Add an empty column to Spark DataFrame
The option without import StringType
df = df.withColumn('foo', F.lit(None).cast('string'))
Full example:
from pyspark.sql import functions as F
df = spark.range(1, 3).toDF('c')
df = df.withColumn('foo', F.lit(None).cast('string'))
df.printSchema()
# root
# |-- c: long (nullable = false)
# |-- foo: string (nullable = true)
df.show()
# +---+----+
# | c| foo|
# +---+----+
# | 1|null|
# | 2|null|
# +---+----+
All you need here is importing StringType
and using lit
and cast
:
from pyspark.sql.types import StringType
from pyspark.sql.functions import lit
new_df = old_df.withColumn('new_column', lit(None).cast(StringType()))
A full example:
df = sc.parallelize([row(1, "2"), row(2, "3")]).toDF()
df.printSchema()
# root
# |-- foo: long (nullable = true)
# |-- bar: string (nullable = true)
new_df = df.withColumn('new_column', lit(None).cast(StringType()))
new_df.printSchema()
# root
# |-- foo: long (nullable = true)
# |-- bar: string (nullable = true)
# |-- new_column: string (nullable = true)
new_df.show()
# +---+---+----------+
# |foo|bar|new_column|
# +---+---+----------+
# | 1| 2| null|
# | 2| 3| null|
# +---+---+----------+
A Scala equivalent can be found here: Create new Dataframe with empty/null field values
I would cast lit(None) to NullType instead of StringType. So that if we ever have to filter out not null rows on that column...it can be easily done as follows
df = sc.parallelize([Row(1, "2"), Row(2, "3")]).toDF()
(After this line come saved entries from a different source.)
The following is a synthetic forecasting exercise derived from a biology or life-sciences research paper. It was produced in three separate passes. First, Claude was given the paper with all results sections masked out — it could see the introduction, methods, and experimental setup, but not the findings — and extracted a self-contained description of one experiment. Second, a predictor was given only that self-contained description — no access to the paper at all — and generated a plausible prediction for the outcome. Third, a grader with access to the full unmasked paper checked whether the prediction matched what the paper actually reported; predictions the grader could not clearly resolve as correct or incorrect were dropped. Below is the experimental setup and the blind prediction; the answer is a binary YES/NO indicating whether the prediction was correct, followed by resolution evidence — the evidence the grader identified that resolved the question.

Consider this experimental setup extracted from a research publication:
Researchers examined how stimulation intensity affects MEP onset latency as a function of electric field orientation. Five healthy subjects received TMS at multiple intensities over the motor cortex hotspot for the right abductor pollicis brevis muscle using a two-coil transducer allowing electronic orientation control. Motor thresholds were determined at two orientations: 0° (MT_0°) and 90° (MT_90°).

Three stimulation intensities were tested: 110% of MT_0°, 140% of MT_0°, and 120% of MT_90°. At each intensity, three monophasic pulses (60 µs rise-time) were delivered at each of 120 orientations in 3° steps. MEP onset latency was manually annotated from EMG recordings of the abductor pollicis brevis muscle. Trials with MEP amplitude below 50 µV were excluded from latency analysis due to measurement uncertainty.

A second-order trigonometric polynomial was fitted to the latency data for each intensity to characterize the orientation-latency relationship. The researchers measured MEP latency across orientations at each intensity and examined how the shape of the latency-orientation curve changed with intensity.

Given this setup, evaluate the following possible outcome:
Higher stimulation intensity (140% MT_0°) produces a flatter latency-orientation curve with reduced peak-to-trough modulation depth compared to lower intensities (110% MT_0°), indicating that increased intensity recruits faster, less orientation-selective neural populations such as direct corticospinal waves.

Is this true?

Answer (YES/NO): NO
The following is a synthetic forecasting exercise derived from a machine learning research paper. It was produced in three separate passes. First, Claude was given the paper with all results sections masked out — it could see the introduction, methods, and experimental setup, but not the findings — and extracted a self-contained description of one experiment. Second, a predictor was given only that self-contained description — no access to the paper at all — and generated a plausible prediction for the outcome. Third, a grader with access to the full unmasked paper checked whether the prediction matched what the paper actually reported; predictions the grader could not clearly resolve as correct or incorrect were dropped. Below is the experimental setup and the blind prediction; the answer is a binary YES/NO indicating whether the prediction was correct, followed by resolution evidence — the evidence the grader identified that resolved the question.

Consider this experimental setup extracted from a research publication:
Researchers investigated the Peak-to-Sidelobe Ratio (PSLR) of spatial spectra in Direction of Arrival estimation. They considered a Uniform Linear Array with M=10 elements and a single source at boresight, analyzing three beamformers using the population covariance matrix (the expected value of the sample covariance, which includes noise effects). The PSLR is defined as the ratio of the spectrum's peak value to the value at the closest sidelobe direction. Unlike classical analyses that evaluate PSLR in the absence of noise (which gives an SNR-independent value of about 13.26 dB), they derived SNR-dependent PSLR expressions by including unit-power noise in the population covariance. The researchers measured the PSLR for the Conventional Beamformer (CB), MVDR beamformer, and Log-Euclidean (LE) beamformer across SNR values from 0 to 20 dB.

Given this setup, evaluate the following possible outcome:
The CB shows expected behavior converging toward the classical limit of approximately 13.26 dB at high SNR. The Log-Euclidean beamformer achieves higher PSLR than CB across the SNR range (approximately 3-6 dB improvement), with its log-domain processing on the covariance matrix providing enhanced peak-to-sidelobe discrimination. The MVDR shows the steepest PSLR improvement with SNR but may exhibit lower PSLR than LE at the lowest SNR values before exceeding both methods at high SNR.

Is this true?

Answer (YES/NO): NO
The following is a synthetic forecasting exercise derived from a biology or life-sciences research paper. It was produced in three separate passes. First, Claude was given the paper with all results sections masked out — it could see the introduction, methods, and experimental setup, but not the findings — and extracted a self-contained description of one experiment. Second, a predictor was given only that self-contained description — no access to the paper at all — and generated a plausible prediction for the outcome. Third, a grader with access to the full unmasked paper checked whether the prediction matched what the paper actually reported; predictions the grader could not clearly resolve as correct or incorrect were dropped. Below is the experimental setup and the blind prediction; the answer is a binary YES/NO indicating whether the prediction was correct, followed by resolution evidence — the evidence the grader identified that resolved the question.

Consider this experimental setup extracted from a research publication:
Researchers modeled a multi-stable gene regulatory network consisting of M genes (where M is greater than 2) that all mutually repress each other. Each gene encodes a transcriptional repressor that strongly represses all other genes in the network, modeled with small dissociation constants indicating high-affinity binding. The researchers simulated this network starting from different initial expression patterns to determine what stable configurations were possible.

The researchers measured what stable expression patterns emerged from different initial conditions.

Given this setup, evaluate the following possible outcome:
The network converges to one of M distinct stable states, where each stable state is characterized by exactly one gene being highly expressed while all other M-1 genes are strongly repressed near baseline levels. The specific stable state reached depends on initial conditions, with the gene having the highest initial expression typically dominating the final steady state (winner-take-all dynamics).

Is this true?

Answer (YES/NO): YES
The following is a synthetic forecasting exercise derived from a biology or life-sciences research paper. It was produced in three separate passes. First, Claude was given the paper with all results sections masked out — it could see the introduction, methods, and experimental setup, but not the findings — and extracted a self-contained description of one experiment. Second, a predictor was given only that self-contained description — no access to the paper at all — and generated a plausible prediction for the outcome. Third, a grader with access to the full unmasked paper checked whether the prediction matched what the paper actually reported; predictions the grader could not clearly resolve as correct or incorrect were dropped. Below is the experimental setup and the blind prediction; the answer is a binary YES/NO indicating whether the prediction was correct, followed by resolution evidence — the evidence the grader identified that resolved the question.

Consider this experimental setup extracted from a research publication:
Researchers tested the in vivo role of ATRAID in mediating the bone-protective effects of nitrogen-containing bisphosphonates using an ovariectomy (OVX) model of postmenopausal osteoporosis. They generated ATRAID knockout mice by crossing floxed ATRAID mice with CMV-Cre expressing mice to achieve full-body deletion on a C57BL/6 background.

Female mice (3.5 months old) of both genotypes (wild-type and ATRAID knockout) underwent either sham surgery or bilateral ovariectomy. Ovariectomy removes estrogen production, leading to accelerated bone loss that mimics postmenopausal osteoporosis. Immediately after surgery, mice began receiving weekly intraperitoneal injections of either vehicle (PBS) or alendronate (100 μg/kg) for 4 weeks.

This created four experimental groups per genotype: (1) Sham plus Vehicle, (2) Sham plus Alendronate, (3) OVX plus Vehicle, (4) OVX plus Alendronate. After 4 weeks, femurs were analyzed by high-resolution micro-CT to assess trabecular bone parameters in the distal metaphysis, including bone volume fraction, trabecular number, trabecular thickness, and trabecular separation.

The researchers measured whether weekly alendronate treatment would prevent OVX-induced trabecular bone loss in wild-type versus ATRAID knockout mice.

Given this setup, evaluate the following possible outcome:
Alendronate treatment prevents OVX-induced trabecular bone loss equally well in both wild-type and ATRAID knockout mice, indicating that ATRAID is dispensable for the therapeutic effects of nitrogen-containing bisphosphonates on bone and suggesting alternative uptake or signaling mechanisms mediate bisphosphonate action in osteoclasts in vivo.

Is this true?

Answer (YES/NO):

new_df = df.withColumn('new_column', lit(None).cast(NullType()))
new_df.printSchema()
df_null = new_df.filter(col("new_column").isNull()).show()
df_non_null = new_df.filter(col("new_column").isNotNull()).show()
Also be careful about not using lit("None")(with quotes) if you are casting to StringType since it would fail for searching for records with filter condition .isNull() on col("new_column").